It is a perpetual truth that stereotypes are a distorting mirror of reality, but that they also take time to develop and therefore are often a reflection of what was, not what is.
So it is sartorially with Conservatives. The cliché is probably of a pinstriped, red-faced financier, Rik Mayall’s sneering Alan B’Stard in a Savile Row suit and striped shirt, fresh from his club. Traces of this remain in the party: Sir Desmond Swayne with his stiff collars, or Jacob Rees-Mogg in double-breasted wool (in fact he rarely wears pinstripes) and watch chain in his lapel.
But I am in Manchester for this year’s Conservative Party conference, and, my goodness, today’s Tories à la mode could not be more different. There is undoubtedly a style of dress which marks out young Conservative activists, at least the male variety.
Suits are blue or grey, and must be tight: not because of portliness, on the whole—the youngsters seem to stay whippet-thin on a diet of gin and adrenaline—but because that is the style. Jackets are bum-freezers which barely button, trousers are buttock-hugging and end no lower than mid-ankle. One or two free thinkers (perhaps from the Bow Group) eschew plain colours in favour of bold checks, but the strain on their faces shows. Swimming against the tide takes effort.
Ties are hardly worn. They survive, interestingly, at the top and the bottom of the pyramid. Cabinet ministers must wear them because, well, just because; while whippersnappers have not yet earned the right to rebel. But they are minimal, concessions to the form, plain in colour and skinny of blade. The average young Conservative would run screaming from a tie which identified an institution, whether school, university or regiment. Perhaps the Players Bar should introduce colours.
For those who have achieved a little success, prominence or notoriety, a suit and open-necked shirt is very much in vogue. I blame David Cameron, who, I suppose, had to find some cigarette paper to put between himself and Tony Blair.
Then there are the shoes. Oh the shoes. Brown is the colour du jour, and not just dark brown, but all shades, with an orangey tan seeming particularly popular. Paired with a navy suit, they are enough to make any decent man shudder, but I find myself increasingly isolated on this particular hill. At least the company is good.
I have not ignored the young female Conservatives, but they are less egregious. It sometimes seems as if Central Office issues a dressing-up box which contains a floral print dress, a black jacket and flat shoes (heels are broken out for special occasions). This year I have noticed an additional proliferation of leather, whether skirts, trousers or dresses; the effect is intended, I think, to be provocative, but in the crush of the hotel bar it just appears uncomfortably warm.
The Tories remain—insofar as this is true anywhere in politics—the glam party. Lipstick, powder, blusher, blonde hair of varying authenticity. The ladies have, it must be admitted, made an effort. And their idols, the actual Members of Parliament, are more diverse than they used to be: twinsets and pearls are out, trouser suits in primary colours are in. They can turn heads and are broadcast-ready at a moment’s notice.

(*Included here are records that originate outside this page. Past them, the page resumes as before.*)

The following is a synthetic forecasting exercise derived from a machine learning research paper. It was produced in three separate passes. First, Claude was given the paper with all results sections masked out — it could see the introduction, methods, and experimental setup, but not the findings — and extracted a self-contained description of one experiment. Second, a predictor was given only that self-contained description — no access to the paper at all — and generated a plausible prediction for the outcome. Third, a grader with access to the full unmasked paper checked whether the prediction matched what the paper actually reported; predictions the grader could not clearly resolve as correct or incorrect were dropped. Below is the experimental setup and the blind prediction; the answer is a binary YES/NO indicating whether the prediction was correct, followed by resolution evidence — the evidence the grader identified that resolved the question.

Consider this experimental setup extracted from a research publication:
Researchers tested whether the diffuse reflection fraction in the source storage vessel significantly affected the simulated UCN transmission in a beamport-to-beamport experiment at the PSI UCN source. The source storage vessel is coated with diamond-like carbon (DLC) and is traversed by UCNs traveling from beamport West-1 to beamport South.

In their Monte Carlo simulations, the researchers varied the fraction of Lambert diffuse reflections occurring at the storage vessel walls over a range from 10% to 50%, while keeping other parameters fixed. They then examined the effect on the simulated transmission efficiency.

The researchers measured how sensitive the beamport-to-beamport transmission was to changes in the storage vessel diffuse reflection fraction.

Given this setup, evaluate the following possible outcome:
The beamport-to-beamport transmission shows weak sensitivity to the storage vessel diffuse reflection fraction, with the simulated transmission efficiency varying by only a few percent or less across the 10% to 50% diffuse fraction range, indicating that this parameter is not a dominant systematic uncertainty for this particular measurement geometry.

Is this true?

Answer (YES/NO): YES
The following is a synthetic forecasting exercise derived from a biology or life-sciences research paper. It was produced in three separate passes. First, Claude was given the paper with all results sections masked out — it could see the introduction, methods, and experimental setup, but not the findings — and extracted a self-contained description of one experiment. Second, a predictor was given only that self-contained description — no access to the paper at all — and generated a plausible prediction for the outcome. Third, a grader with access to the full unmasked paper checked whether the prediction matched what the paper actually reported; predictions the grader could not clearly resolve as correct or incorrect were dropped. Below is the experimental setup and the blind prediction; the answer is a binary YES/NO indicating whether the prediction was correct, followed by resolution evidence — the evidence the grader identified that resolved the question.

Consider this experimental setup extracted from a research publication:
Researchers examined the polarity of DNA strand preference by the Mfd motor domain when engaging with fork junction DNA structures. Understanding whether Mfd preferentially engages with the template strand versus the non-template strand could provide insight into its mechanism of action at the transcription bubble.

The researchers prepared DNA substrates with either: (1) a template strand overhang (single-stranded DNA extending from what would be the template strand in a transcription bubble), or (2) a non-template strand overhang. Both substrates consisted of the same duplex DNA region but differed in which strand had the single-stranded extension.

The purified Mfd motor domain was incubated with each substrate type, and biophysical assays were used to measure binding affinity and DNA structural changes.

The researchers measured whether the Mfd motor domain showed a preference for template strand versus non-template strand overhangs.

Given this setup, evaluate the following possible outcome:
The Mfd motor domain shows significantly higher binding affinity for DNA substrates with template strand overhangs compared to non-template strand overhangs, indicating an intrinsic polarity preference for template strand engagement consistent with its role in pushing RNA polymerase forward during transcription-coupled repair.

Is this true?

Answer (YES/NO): NO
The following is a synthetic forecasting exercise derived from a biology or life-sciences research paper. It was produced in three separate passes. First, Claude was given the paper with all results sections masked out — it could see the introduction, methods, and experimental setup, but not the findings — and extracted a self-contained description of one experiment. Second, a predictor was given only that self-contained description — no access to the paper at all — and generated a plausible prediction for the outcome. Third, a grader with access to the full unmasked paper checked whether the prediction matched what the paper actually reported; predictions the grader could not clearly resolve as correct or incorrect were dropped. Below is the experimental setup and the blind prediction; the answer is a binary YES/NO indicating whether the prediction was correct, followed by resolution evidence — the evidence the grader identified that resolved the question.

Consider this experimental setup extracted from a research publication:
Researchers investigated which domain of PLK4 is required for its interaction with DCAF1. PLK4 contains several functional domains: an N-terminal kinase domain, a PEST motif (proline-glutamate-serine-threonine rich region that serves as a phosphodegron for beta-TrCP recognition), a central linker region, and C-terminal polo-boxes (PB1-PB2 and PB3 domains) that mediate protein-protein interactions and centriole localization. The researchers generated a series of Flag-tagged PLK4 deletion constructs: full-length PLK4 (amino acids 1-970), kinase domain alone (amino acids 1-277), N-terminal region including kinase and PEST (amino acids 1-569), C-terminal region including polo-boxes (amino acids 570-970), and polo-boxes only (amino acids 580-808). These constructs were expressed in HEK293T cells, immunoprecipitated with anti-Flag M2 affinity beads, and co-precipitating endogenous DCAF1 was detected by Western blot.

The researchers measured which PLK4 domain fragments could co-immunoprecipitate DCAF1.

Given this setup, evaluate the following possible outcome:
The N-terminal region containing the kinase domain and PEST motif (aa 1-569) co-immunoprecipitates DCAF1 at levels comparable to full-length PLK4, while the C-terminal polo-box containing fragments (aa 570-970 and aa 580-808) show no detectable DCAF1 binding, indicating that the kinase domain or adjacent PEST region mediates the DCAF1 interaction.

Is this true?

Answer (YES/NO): NO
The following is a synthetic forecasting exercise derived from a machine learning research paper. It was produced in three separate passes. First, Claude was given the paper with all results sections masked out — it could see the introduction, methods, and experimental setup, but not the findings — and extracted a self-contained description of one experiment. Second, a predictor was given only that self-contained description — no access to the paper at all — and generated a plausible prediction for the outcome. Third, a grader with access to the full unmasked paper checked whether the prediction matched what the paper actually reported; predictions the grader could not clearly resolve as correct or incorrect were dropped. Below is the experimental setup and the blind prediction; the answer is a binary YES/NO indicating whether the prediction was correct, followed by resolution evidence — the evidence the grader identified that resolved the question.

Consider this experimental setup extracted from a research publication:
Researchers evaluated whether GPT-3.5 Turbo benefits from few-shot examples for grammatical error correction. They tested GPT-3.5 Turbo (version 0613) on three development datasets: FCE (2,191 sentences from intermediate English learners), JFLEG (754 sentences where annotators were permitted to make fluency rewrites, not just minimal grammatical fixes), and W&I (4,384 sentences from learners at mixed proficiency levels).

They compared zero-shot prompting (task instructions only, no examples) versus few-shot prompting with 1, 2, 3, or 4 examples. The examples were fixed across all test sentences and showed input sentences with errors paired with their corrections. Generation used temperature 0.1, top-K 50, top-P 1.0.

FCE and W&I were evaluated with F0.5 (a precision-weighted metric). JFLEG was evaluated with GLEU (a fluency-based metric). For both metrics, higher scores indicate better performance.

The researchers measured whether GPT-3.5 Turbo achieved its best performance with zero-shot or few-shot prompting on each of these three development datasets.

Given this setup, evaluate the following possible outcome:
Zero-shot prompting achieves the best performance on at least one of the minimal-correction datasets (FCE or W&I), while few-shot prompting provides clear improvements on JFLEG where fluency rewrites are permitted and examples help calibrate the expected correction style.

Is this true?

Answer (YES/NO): YES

Is there a guiding hand behind this fashion parade? One would like to think so—at least its owner could be given a stern kicking—but I think it is simply young Conservatives cleaving more closely to general trends in society than was once the case. They are still weird, as all political activists are weird, but they no longer dress like their parents (or grandparents). They are, I must admit with a rising gorge, forging their own brand. This may, we must conclude, be why their party has become so successful at the polls.